| EXERCISE |
Rescale the listing from the line with "What is the distance" through the end, writing those lines out again in full with the wording of each entry unchanged. Multiply every distance measurement in the answers by 2.1 and round to the original number of decimal places, with halves rounded up.

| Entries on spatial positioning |

■ ■ ■

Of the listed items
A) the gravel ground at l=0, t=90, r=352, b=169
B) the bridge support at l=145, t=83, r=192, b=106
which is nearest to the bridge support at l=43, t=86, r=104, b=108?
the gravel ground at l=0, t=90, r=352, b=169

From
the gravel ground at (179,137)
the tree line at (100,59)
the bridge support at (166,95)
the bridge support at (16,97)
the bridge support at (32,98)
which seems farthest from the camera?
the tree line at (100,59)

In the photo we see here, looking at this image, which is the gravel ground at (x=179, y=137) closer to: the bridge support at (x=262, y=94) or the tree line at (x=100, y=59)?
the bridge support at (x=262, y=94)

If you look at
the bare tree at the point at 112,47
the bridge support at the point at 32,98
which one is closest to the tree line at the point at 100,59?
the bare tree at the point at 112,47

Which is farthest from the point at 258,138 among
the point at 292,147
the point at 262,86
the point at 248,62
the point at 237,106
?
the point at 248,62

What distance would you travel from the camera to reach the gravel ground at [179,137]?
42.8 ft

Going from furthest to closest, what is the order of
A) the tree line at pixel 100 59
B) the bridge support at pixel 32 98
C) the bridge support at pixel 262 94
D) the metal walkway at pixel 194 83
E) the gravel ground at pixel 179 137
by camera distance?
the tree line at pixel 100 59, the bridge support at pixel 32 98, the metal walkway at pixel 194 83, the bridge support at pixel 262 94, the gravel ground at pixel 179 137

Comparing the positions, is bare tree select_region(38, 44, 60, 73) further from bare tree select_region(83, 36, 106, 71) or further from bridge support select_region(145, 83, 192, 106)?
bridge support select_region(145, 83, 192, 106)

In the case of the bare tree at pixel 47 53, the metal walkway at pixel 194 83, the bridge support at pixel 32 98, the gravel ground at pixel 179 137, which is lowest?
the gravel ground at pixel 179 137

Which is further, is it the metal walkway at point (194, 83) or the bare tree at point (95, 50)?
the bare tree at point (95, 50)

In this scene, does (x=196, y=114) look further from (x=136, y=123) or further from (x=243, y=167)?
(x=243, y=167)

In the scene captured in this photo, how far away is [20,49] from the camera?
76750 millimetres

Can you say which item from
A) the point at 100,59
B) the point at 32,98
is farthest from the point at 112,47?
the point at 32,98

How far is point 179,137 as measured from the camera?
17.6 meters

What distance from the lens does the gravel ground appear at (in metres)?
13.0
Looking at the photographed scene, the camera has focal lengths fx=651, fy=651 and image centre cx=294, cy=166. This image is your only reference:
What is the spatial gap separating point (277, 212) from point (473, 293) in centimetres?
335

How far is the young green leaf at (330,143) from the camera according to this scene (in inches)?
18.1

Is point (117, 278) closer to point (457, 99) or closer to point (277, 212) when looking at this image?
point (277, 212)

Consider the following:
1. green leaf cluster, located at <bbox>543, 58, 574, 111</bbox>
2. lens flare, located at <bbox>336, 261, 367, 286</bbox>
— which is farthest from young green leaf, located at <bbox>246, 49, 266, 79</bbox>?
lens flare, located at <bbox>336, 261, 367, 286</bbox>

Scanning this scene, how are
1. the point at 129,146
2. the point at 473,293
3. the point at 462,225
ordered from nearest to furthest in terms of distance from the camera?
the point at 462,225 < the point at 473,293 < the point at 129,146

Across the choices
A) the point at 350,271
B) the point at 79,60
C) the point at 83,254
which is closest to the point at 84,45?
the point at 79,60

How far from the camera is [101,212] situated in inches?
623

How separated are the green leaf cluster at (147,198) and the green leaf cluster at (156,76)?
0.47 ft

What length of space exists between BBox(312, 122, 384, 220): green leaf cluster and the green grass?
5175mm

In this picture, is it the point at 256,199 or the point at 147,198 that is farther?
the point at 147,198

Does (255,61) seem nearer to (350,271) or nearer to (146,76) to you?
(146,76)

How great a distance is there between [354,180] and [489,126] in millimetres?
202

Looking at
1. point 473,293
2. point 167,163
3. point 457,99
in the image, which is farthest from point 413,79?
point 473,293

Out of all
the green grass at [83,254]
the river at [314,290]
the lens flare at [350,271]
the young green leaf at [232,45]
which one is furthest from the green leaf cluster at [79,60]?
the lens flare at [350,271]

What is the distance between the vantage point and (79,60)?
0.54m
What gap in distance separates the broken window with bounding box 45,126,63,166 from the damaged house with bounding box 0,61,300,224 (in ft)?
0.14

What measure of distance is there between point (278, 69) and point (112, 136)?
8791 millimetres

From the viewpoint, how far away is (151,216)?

■ ■ ■

| SOLUTION TO THE PROBLEM |
What is the distance between the vantage point and (79,60)?
1.13m
What gap in distance separates the broken window with bounding box 45,126,63,166 from the damaged house with bounding box 0,61,300,224 (in ft)?
0.29

What measure of distance is there between point (278, 69) and point (112, 136)?
18461 millimetres

From the viewpoint, how far away is (151,216)?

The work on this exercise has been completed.